O Delegrado Sigisfredo Capanema chamou os dois soldados sob sua autoridade, Quintiliano e Severo, e ordenou que detivessem e trouxessem coercitivamente para depoimento o Mestre de Obras Jonevraldo Gambiarra. Recebera, pela manhã, uma queixa crime do Coronel Anfrízio Maia contra ele e queria pôr tudo em pratos limpos, com máxima urgência.
— Tragam Jonefraldo aqui, imediatamente! Se não quiser vir por bem, que venha sob força de pesqueiro, de solavanco e de sabacu!
A soldadesca espreguiçou-se e bocejou. Não estava habituada a ações heroicas, a campanas desvairadas. Quintiliano e Severo tinham no seu portfolio, como atividades mais perigosas, a prisão de Jojó Fubuia, quando se excedia na mendraca e um ou outro arranca rabo, aquieta-arreda, em desavença de marido com mulher. Só. De posse da ordem formal de Sigisfredo, partiram, meio ressabiados, prontos a cumprir aquela que foi denominada, pelo próprio delegado de Operação Sibito Baleado. Imaginaram que fazia referência à magreza do perseguido, cabra chupado, de canela fina, pescoço de girafa desnutrida e que não tinha carne sobre os ossos suficiente pra encher um pastel de vento. Mesmo assim, Quintiliano e Severo, desacostumados com as ações policiais de confronto, saíram com a purga detrás da orelha. E se o homem resistisse? Se quisesse botar boneco e confrontar a autoridade estabelecida? De comum acordo, combinaram que, nesse caso, o ideal era pedir para ele capar o gato, ganhar o bredo e eles lavrarem o relatório explicando que o meliante tinha se evadido.

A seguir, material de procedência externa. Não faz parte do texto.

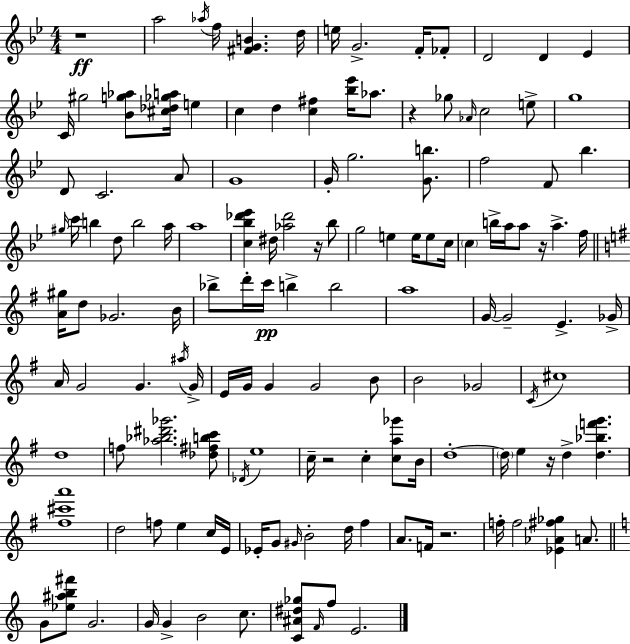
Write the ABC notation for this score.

X:1
T:Untitled
M:4/4
L:1/4
K:Bb
z4 a2 _a/4 f/4 [^FGB] d/4 e/4 G2 F/4 _F/2 D2 D _E C/4 ^g2 [_Bg_a]/2 [^c_d_ga]/4 e c d [c^f] [_b_e']/4 _a/2 z _g/2 _A/4 c2 e/2 g4 D/2 C2 A/2 G4 G/4 g2 [Gb]/2 f2 F/2 _b ^g/4 c'/4 b d/2 b2 a/4 a4 [c_b_d'_e'] ^d/4 [_a_d']2 z/4 _b/2 g2 e e/4 e/2 c/4 c b/4 a/4 a/2 z/4 a f/4 [A^g]/4 d/2 _G2 B/4 _b/2 d'/4 c'/4 b b2 a4 G/4 G2 E _G/4 A/4 G2 G ^a/4 G/4 E/4 G/4 G G2 B/2 B2 _G2 C/4 ^c4 d4 f/2 [_a_b^d'_g']2 [_d^fbc']/2 _D/4 e4 c/4 z2 c [ca_g']/2 B/4 d4 d/4 e z/4 d [d_bf'g'] [^f^c'a']4 d2 f/2 e c/4 E/4 _E/4 G/2 ^G/4 B2 d/4 ^f A/2 F/4 z2 f/4 f2 [_E_A^f_g] A/2 G/2 [_e^ab^f']/2 G2 G/4 G B2 c/2 [C^A^d_g]/2 F/4 f/2 E2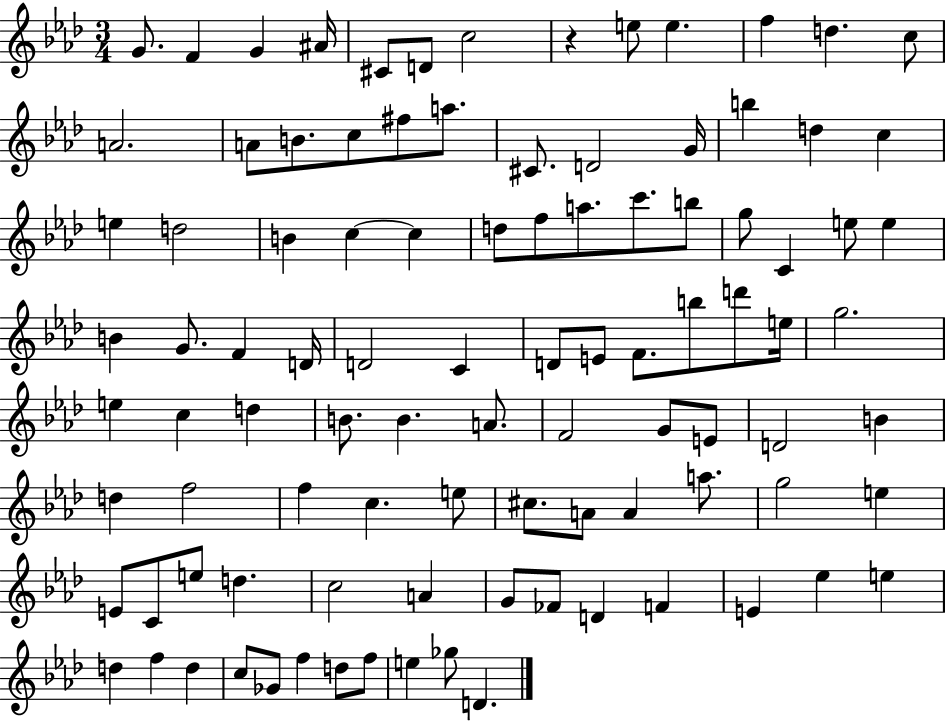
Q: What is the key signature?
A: AES major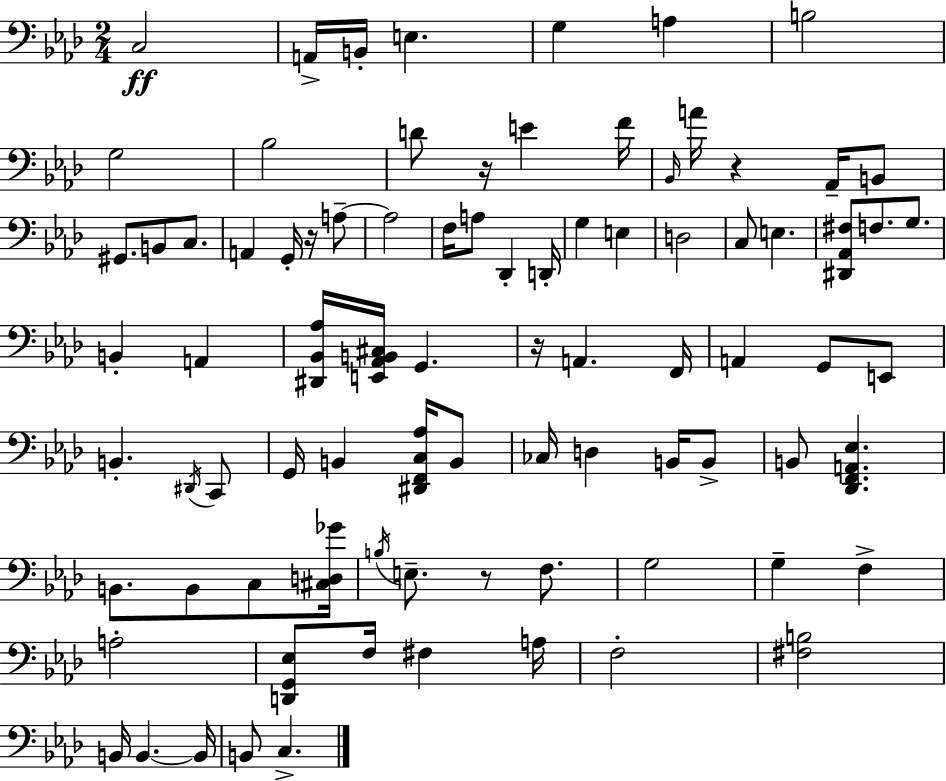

Macaco velho, não mete a mão em cumbuca! Diplomaticamente, para evitar conflitos desnecessários, Quintiliano e Severo abordaram Gambiarra, em casa, com uma técnica de dissuasão chamada de “Cerca-Lourenço”. Quem quer pegar galinha não diz Xô! — pensaram com prudência. Soltaram então a lábia, com língua de camurça, pedindo a Jonevraldo para segui-los até a delegacia. O sargento Sigisfredo estava precisando, urgentemente, da sua valiosa contribuição para elucidar um caso cabeludo e que suas informações, imprescindíveis ao bom andamento do inquérito, transcorreriam em absoluto segredo de justiça e que ele, inclusive, poderia ser premiado, se tudo se solucionasse a contento. Gambiarra ainda titubeou, estava de saída para o trabalho, mas, diante de tão alvissareiro convite, acompanhou os dois milicos até a delegacia.
Em lá chegando, diante do delegado, descobriu que a historinha não era bem aquela que lhe tinham contado. Um Capanema, grosso como apito de navio, informou-lhe que tinha recebido uma denúncia do Cel. Anfrízio Maia sobre um trabalho desmantelado que Gambiarra tinha feito na casa dele e, aberto o processo indenizatório, antes de levar às barras dos tribunais, queria ouvir a versão dele sobre o ocorrido. Para o seu próprio bem, contasse tudo tim-tim por tim-tim se não quisesse levar, antes, uns conselhos no lombo para ir tomando tento.
— Gambiarra, que trabalho você empeleitou com o Coronel?
— Ele me encomendou o conserto de um muro da casa dele que tinha caído uma parte por causa da chuva.
— E como se justifica, seu Zé Mané, a falta d´água que, desde este dia, tem acontecido na casa do homem?
— Azar muito! Quando eu tava ajeitando o muro, o resto desmoronou, e derrubou aquele pé de Timbaúba que tem defronte da casa do coronel. Pois num é que o tronco quebrou e a Timbaúba resolveu cair logo por cima da caixa d’água de cinco mil litros e tudo veio abaixo?
— A inundação tá explicada, e o incêndio, meu amigo, tu tá doido? Como diabo é que se explica?
— O diabo do fio elétrico do poste defronte caiu em cima do banheiro de palha do coronel e, dali, para o fogo tomar conta da casa foi um pulo!
— Por causa de um pedaço de muro, o coronel ficou sem a caixa d´água, sem a Timbaúba e sem a casa? É isso, seu irresponsável? Que diabo de profissional é você?
— Num me incrimine não, seu delegado! Tive culpa não! Foi o muro! Se não tivesse ventando tanto, também não tinha o fogo se espalhado para as três casa vizinhas e para a torre da igreja e a prefeitura!
— O que? Que profissional é você? Seu fogo-pagou!
— Num brigue comigo não, já lhe disse: não tive culpa! A responsabilidade do desmantelo é do muro, da Timbaúba, da caixa d´água, do fio elétrico e do vento. Eu sou só especialista em Logística, tendeu?